**TEXT EXCERPT**
··········

DEV Community

David Aronchick
David Aronchick

Posted on • Originally published at distributedthoughts.org

While Everyone Argues About AI Regulation, Data Is the Real Wild West

Last month, Colorado's AI Act went into full effect. California's considering similar legislation. New York has its own version in committee. Meanwhile, Sam Altman sat across from Brad Gerstner and said something quietly alarming: "I don't know how we're supposed to comply with that Colorado law. I would love them to tell us what we're supposed to do."

Not "we disagree with it." Not "it's too burdensome." Simply: we don't know what compliance even means.

This same week, OpenAI released a new licensing framework positioning themselves as more responsible, less "edgy." They can write compliance-shaped language. They can commit to trying harder. But operational clarity on HOW to comply with Colorado's specific requirements? That's the gap Sam's describing. You can promise to be good without knowing what good means in fifty different state definitions.

I GET the intent here - a clean regulatory framework is an accelerant to AI development, not a source of friction. When you have things that many people, including prominent AI researchers, are saying could bring about the downfall of humanity, a little regulatory thought seems... good?

··········

**RECORDS**

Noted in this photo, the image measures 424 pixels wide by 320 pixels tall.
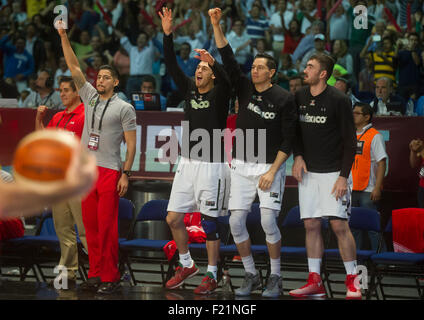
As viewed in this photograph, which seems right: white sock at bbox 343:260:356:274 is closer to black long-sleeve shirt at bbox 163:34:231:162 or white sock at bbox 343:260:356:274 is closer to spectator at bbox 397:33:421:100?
black long-sleeve shirt at bbox 163:34:231:162

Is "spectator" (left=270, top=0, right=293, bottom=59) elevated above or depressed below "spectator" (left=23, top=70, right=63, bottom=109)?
above

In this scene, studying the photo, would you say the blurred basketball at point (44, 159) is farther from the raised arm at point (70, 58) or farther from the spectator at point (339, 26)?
the spectator at point (339, 26)

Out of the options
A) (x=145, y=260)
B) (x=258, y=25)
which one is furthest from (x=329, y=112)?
(x=258, y=25)

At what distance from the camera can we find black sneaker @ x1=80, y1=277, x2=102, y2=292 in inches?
251

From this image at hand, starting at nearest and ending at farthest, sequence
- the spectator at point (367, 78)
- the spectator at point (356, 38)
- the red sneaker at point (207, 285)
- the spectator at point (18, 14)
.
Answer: the red sneaker at point (207, 285)
the spectator at point (367, 78)
the spectator at point (356, 38)
the spectator at point (18, 14)

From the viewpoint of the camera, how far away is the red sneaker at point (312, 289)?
5902 mm

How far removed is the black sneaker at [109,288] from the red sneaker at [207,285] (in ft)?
2.58

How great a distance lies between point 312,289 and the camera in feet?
19.5

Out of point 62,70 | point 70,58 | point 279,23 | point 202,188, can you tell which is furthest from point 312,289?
point 62,70

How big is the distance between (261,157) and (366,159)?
2.30m

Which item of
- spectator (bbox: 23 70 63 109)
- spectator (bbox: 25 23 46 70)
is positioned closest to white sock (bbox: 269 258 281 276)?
spectator (bbox: 23 70 63 109)

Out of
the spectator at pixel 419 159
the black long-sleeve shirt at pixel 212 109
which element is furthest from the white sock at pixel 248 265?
the spectator at pixel 419 159

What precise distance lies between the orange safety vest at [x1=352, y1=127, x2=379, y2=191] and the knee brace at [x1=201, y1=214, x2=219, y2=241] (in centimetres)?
245

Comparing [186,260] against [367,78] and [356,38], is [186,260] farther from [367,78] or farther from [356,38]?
[356,38]
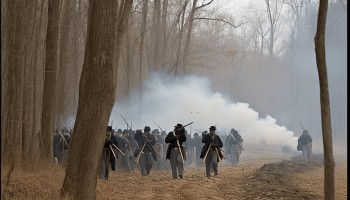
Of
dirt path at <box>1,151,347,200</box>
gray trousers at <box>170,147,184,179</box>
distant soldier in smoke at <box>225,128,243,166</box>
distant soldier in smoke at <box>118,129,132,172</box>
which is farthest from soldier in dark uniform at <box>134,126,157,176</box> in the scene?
distant soldier in smoke at <box>225,128,243,166</box>

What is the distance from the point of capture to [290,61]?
68812mm

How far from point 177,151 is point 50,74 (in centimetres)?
489

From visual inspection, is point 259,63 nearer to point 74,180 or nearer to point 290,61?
point 290,61

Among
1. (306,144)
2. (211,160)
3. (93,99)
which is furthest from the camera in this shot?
(306,144)

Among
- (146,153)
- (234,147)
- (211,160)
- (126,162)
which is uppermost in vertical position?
(234,147)

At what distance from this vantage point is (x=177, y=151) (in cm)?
1975

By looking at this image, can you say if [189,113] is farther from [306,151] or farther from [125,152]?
[125,152]

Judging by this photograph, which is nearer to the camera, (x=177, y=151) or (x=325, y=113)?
(x=325, y=113)

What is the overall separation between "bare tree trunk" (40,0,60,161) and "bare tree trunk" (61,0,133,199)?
8079 millimetres

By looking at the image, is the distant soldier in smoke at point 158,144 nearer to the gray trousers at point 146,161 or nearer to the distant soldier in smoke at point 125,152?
the distant soldier in smoke at point 125,152

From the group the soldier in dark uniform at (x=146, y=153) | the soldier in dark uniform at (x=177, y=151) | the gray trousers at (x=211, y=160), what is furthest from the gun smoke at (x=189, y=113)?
the soldier in dark uniform at (x=177, y=151)

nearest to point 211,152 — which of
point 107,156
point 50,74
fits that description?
point 107,156

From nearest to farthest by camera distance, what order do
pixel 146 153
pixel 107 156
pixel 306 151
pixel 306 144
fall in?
pixel 107 156
pixel 146 153
pixel 306 144
pixel 306 151

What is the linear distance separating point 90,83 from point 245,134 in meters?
32.7
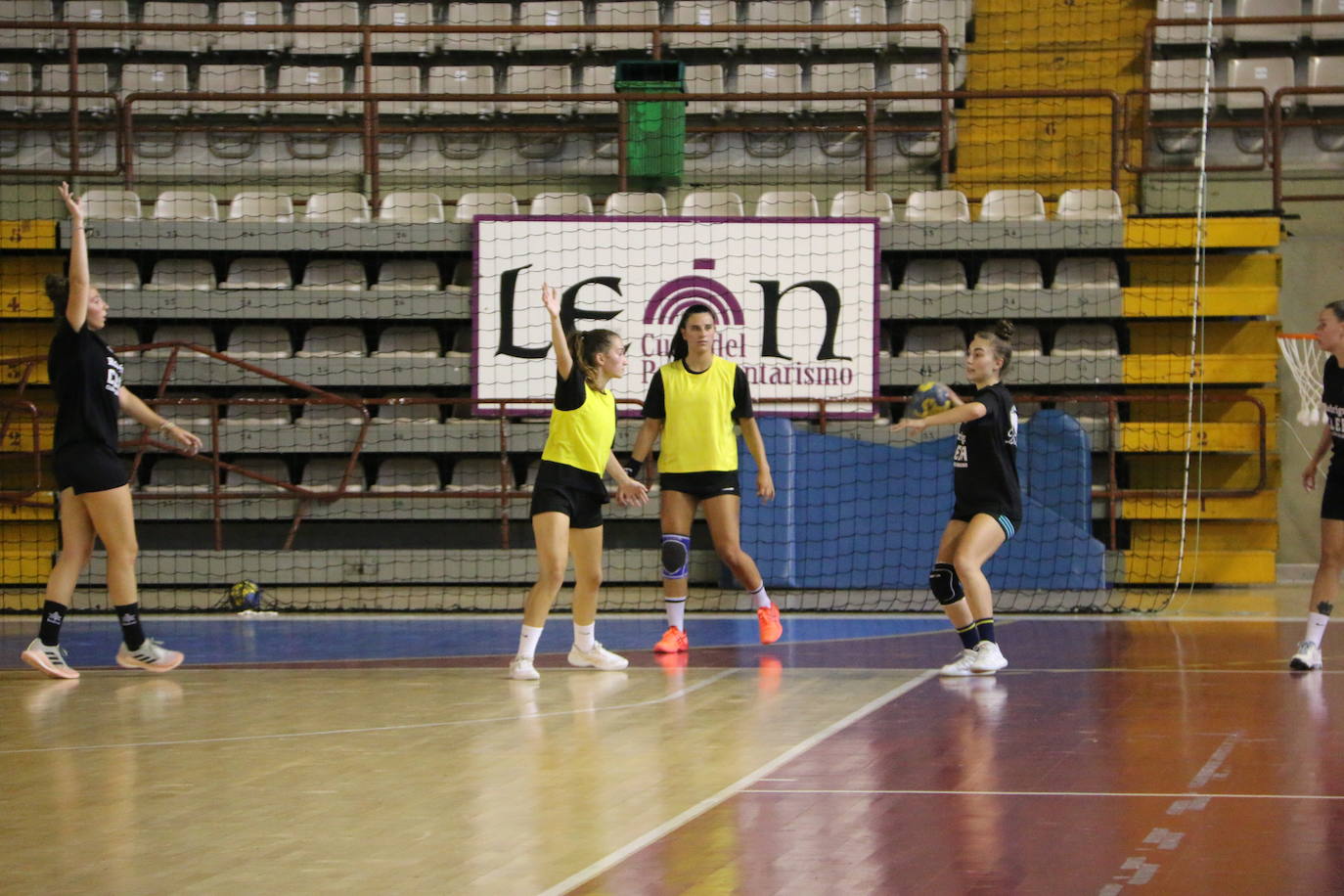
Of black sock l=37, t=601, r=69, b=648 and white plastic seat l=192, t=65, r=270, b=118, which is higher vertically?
white plastic seat l=192, t=65, r=270, b=118

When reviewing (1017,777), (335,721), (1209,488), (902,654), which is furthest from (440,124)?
(1017,777)

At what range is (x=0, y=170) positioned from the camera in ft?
47.4

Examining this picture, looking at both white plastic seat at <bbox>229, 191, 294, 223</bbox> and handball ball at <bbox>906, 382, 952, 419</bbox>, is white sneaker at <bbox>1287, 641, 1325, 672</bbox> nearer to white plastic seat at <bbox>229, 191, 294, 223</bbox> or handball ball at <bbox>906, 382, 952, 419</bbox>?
handball ball at <bbox>906, 382, 952, 419</bbox>

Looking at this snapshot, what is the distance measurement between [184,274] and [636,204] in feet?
14.0

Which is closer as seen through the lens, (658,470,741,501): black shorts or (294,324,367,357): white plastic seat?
(658,470,741,501): black shorts

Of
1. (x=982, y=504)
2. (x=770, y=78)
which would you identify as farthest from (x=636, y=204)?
(x=982, y=504)

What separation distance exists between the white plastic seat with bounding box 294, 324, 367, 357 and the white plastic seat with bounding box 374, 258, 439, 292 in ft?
1.63

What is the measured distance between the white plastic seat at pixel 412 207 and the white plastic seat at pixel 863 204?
3713 mm

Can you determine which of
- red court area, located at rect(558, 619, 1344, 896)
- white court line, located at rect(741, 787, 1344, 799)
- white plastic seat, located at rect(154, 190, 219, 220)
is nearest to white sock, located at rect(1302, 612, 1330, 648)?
red court area, located at rect(558, 619, 1344, 896)

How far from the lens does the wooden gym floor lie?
4.45 metres

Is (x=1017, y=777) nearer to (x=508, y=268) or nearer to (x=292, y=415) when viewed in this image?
(x=508, y=268)

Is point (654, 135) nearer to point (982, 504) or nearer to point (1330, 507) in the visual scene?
point (982, 504)

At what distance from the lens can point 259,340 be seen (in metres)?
14.8

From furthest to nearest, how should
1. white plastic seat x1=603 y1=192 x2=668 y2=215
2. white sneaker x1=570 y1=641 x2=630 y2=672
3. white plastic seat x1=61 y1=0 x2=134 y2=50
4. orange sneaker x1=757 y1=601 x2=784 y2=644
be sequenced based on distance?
white plastic seat x1=61 y1=0 x2=134 y2=50, white plastic seat x1=603 y1=192 x2=668 y2=215, orange sneaker x1=757 y1=601 x2=784 y2=644, white sneaker x1=570 y1=641 x2=630 y2=672
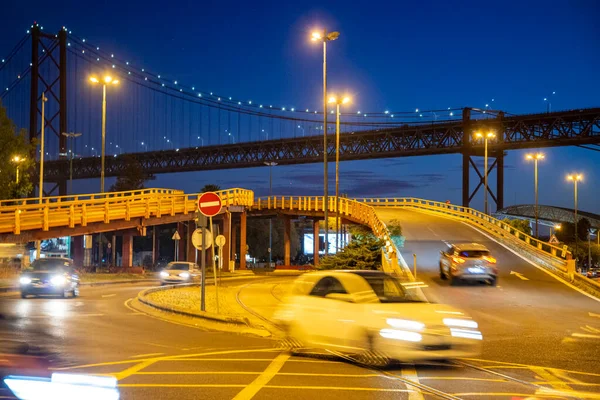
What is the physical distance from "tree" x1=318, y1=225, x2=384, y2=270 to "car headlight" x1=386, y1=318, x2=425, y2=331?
61.5ft

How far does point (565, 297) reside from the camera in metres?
25.1

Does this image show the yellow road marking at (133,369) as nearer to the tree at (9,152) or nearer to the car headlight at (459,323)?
the car headlight at (459,323)

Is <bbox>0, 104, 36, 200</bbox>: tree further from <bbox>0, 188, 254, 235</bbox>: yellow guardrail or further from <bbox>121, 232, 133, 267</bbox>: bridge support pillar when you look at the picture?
<bbox>121, 232, 133, 267</bbox>: bridge support pillar

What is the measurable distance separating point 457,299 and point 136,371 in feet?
49.8

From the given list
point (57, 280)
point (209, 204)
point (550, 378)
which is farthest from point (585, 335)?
point (57, 280)

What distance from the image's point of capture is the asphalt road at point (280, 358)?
378 inches

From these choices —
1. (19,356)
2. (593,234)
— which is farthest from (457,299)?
(593,234)

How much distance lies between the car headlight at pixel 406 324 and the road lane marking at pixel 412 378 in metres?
0.68

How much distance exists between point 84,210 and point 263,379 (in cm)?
3184

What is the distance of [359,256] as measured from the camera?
30.7 meters

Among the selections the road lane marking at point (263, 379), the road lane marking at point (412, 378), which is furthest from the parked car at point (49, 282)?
the road lane marking at point (412, 378)

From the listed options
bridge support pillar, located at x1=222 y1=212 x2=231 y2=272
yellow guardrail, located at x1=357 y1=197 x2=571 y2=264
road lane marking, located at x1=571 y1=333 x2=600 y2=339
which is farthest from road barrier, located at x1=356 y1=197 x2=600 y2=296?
bridge support pillar, located at x1=222 y1=212 x2=231 y2=272

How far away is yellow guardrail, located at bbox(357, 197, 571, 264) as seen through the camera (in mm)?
38594

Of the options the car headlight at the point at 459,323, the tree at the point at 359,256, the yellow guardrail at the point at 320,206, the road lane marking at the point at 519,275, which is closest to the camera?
the car headlight at the point at 459,323
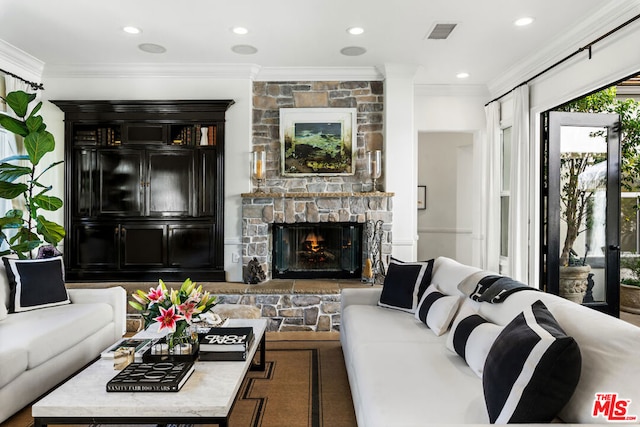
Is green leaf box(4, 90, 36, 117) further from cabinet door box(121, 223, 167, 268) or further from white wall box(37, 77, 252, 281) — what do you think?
cabinet door box(121, 223, 167, 268)

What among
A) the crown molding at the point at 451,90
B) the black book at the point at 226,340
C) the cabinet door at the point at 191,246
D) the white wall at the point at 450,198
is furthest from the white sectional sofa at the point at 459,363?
the white wall at the point at 450,198

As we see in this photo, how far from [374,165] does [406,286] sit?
2.02m

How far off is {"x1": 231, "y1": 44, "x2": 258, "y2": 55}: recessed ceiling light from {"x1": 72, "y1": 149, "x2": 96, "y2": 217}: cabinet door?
210cm

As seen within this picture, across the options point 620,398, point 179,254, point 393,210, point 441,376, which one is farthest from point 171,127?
point 620,398

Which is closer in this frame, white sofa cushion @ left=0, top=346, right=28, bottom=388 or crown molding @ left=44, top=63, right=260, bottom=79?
white sofa cushion @ left=0, top=346, right=28, bottom=388

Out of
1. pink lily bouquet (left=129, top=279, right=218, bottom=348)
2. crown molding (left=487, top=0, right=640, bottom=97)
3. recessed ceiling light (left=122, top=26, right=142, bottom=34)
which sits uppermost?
recessed ceiling light (left=122, top=26, right=142, bottom=34)

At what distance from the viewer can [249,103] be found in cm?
511

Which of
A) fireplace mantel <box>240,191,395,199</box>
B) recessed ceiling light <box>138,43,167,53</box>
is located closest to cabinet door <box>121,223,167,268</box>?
fireplace mantel <box>240,191,395,199</box>

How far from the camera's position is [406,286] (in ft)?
11.0

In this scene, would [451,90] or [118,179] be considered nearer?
[118,179]

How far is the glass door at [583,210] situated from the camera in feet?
14.6

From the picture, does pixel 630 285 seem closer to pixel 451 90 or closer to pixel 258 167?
pixel 451 90

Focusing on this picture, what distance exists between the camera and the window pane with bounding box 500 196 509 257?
5457mm

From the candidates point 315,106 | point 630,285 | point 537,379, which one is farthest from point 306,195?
point 630,285
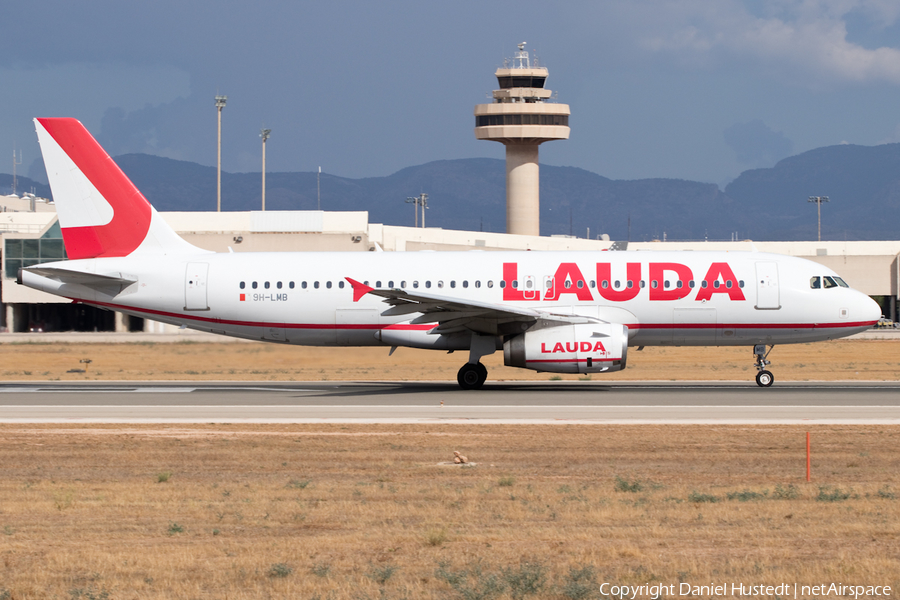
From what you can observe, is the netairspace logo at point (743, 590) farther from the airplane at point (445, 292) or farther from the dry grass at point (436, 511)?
the airplane at point (445, 292)

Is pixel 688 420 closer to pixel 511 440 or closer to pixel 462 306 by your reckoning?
pixel 511 440

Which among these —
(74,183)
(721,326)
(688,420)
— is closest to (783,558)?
(688,420)

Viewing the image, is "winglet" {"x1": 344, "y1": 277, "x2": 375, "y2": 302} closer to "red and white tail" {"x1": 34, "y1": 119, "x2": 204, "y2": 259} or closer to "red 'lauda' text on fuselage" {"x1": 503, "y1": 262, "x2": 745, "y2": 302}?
"red 'lauda' text on fuselage" {"x1": 503, "y1": 262, "x2": 745, "y2": 302}

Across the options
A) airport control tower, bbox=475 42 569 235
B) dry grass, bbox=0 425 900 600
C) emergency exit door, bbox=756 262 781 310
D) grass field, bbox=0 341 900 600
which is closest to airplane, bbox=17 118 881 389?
emergency exit door, bbox=756 262 781 310

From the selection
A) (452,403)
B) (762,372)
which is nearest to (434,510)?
(452,403)

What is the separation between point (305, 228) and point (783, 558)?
203 ft

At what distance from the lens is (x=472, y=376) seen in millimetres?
30141

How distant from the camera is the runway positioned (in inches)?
907

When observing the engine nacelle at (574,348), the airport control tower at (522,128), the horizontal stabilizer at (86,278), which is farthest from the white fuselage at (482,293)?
the airport control tower at (522,128)

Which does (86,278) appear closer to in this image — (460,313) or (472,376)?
(460,313)

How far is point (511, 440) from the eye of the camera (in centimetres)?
1955

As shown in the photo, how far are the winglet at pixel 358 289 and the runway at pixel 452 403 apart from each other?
2.90 m

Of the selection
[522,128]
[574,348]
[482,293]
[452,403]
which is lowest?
[452,403]

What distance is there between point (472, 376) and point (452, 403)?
152 inches
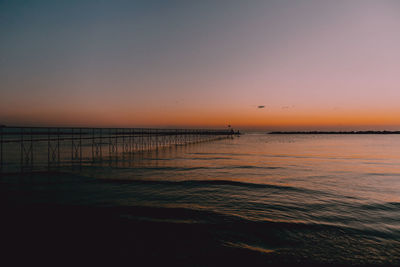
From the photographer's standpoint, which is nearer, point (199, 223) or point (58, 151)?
point (199, 223)

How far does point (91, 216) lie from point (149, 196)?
2432 mm

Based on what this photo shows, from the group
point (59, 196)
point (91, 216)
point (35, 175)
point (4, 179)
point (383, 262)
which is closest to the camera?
point (383, 262)

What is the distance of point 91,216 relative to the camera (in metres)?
6.55

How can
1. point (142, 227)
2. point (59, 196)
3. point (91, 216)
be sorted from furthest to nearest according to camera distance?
point (59, 196), point (91, 216), point (142, 227)

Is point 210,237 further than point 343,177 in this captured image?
No

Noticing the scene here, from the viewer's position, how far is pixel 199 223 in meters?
6.16

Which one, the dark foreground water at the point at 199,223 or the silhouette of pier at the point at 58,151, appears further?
the silhouette of pier at the point at 58,151

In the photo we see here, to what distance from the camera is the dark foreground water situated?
4641mm

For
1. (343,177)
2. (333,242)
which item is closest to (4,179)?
(333,242)

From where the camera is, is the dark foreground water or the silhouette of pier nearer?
the dark foreground water

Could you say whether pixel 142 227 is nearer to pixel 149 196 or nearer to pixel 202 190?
pixel 149 196

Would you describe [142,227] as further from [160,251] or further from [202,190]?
[202,190]

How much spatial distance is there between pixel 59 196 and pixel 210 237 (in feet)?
21.2

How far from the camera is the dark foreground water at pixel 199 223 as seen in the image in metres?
4.64
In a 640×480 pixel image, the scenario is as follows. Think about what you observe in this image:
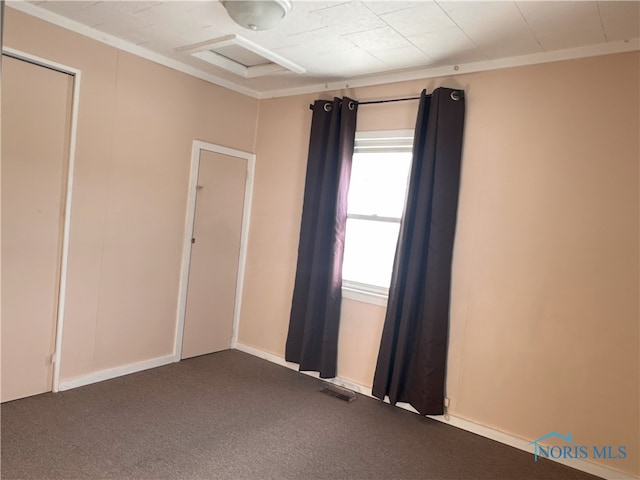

··········

**AIM OF THE EXERCISE**
For each statement, decide whether it agrees with the post on AI regulation, and support each yes or no with the deciding words of the post, quoted exactly. (a) Colorado's AI Act went into full effect last month. (b) New York has already passed its own version of the legislation. (c) OpenAI's new licensing framework positions the company as more "edgy."

**RESULT OF THIS EXERCISE**
(a) Yes: "Last month, Colorado's AI Act went into full effect."
(b) No: "New York has its own version in committee."
(c) No: "positioning themselves as more responsible, less "edgy.""